As they say a journey of a million miles starts with the first – or an elephant is eaten piece by piece – we have launched our initiative with the thirteen biggest trading partners of the Gauteng City Region. These were as follows:

  • Biggest import sources for the GCR: Lesotho, Eswatini,  Namibia, Botswana, Democratic Republic of Congo,  Zimbabwe,  Mozambique, Zambia, Angola, Nigeria and Ghana.
  • Biggest export destinations for the GCR: Lesotho, Eswatini, Namibia,  Botswana,  Zimbabwe, Mozambique,  Zambia, Democratic Republic of Congo, Malawi and Kenya.

The GCR is an economic powerhouse on the continent. It contributes 35% to South Africa’s GDP – five percent more than the combined GDP of the second and third biggest contributors, the Western Cape and KwaZulu-Natal respectively.

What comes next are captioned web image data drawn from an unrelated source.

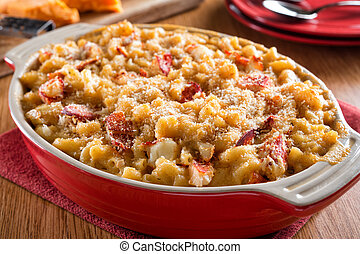 A delicious homemade lobster mac and cheese casserole on a wood table top.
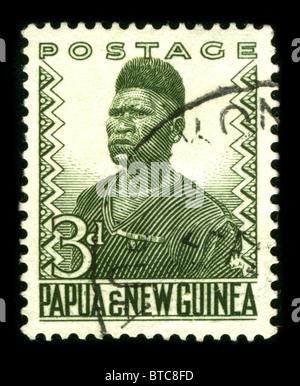 Papua New Guinea - CIRCA 1970: A stamp printed in Papua New Guinea shows image portrait Aborigine circa 1970. - Stock Photo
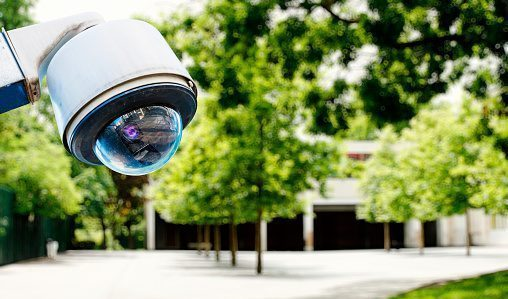 A security camera overlooks the area outside of a school.
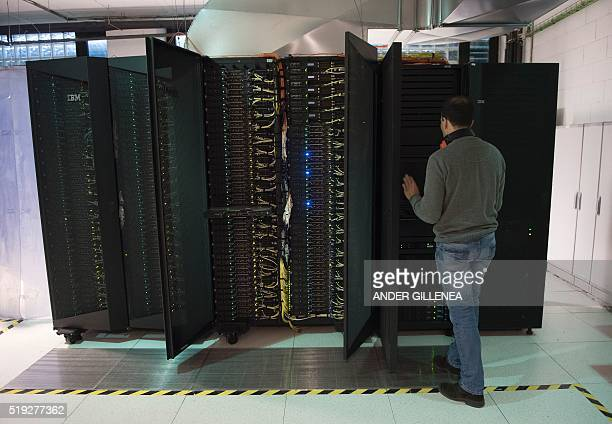 A man works on a supercomputer at the University of Cantabria in the northern Spanish city of Santander on March 16 2016 In Spain's historic port of...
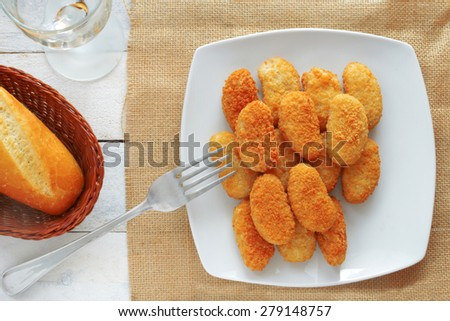 chicken nuggets served in a white bowl on a white wooden table of a rustic kitchen - stock photo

Although the forum was conceived to only cover 13 biggest trading partners of GCR  during its first phase of inception, we have since decided that in line with the recommendation from my recent meeting with the Secretary-General of the AfCFTA, H.E. Mr Wamkele Mene, that every pan African initiative should endeavour to spread its reach across all regional economic blocs; and also have at least one country from Anglophone, Lusophone, Francophone and Arabic African states (Egypt and Maghreb).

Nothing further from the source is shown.